The amount of data being generated and stored in the cloud has exploded.
Every aspect of the enterprise is being instrumented for data, so new operations are built based on that data, pushing every company into becoming a data company.
The emergence of the cloud database is one of the most profound shifts driving this. Services such as Amazon S3 have solved computing on large volumes of data and have made it easy to store data from every available source.
The enterprise wants to be able to deliver improved customer experiences and new market capabilities by storing everything they can.
Over the last 10 years, database companies have raised over $8 billion, but only half of that, $4.1 billion, has been raised in the last 24 months, according to CB Insights.
It's not surprising given the high valuations of the companies. The market doubled in the last four years and is expected to double again over the next four years. There is a huge opportunity to go after.
Here is a list of database financings in 2021.
Spending in the enterprise is being driven by database growth. Venrock is the image credit.
Thanks to the cloud, distributed applications, global scale, real-time data and deep learning, new database architectures have emerged to solve for new performance requirements.
There are different systems for fast reads and fast writes.

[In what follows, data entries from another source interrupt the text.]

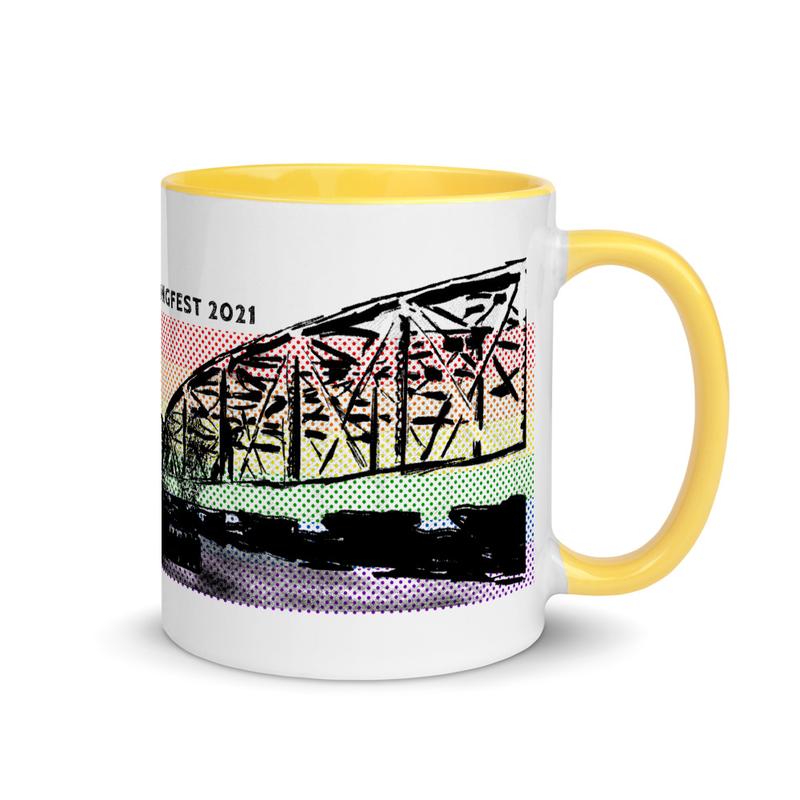 Steel Bridge Stripe Coffee Mug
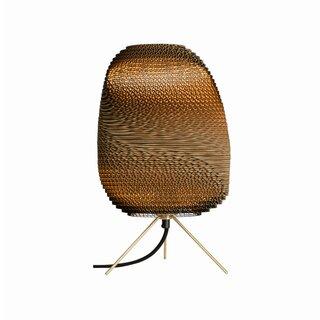 Graypants Ebey Table Lamp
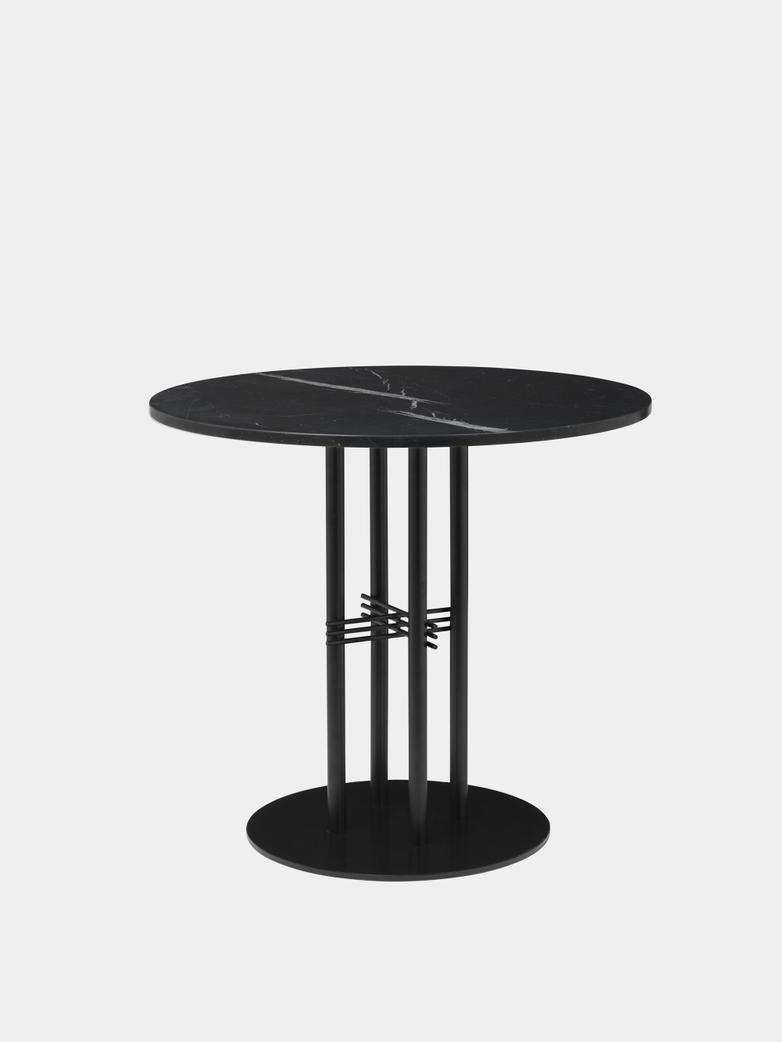 TS Column Dining Table Ø80 - Black Marquina Marble/Black Base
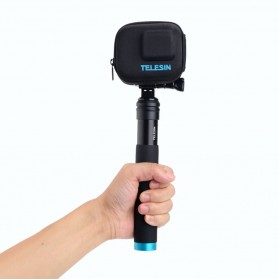 Telesin Mini Storage Bag for GoPro Hero 5/6/7 - Black - 4
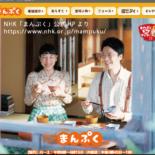 こんばんは。弁理士、経営コンサルタント、人間関係メンターの田村(たむきょん)です(プロフィールはこちら)。  ますます目が離せない、NHK連続テレビ小説『まんぷく』(2019年3月1日現在) 「インスタントラ...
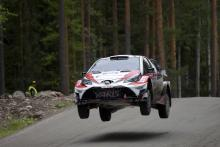 Rookie Lappi takes shock Rally Finland lead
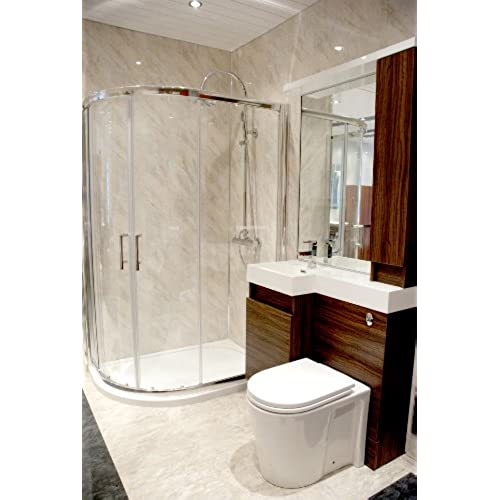 plastics bathrooms panelling bathroompaneling for m decorative g paneling windows bathroom bathroompanel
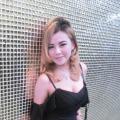 som_o, 26, Bangkok Noi, Thailand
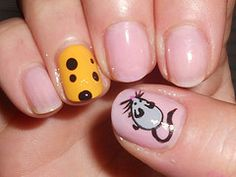 Mouse and cheese nails!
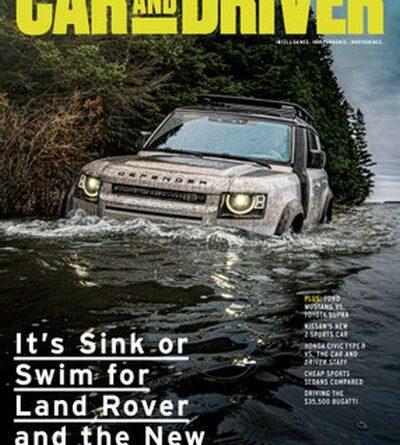 Car and Driver USA - November 2020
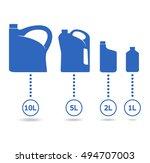 plastic canisters blue set.... | Shutterstock .eps vector #494707003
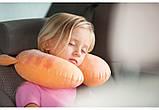 Детская надувная подушка-подголовник Intex 68678 (28*30*8 см), фото 3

There are systems that are specifically designed to power ad-hoc analytic systems, as well as systems that are used for data used for cache, search, and more.
It may come as a surprise, but there are still billions of dollars in Oracle instances still powering critical apps today, and they likely aren’t going anywhere.
High availability, horizontal scale, distributed consistency, failover protection, partition tolerance and being serverless and fully managed are some of the performance needs of each system.
The average enterprise stores data across seven or more different databases. For example, you may have Clickhouse for ad-hoc analytic, Timescale for time-series data, Elastic for their search data, S3 for logs, Postgres for transactions, Redis for caching or application data, and Dgraph for complex workloads.
If you have built a modern data stack from scratch, then that's all.
The level of performance and guarantees from these services and platforms is vastly different than it was a decade ago. The database layer is becoming more and more fragmented at the same time.
When new clusters or systems come online, the overhead of managing active-active clustering across so many different systems can be a problem. Each of these has different requirements.
We have new databases every month that aim to solve the next challenge of enterprise scale.
Will the future of the database be defined as it is today?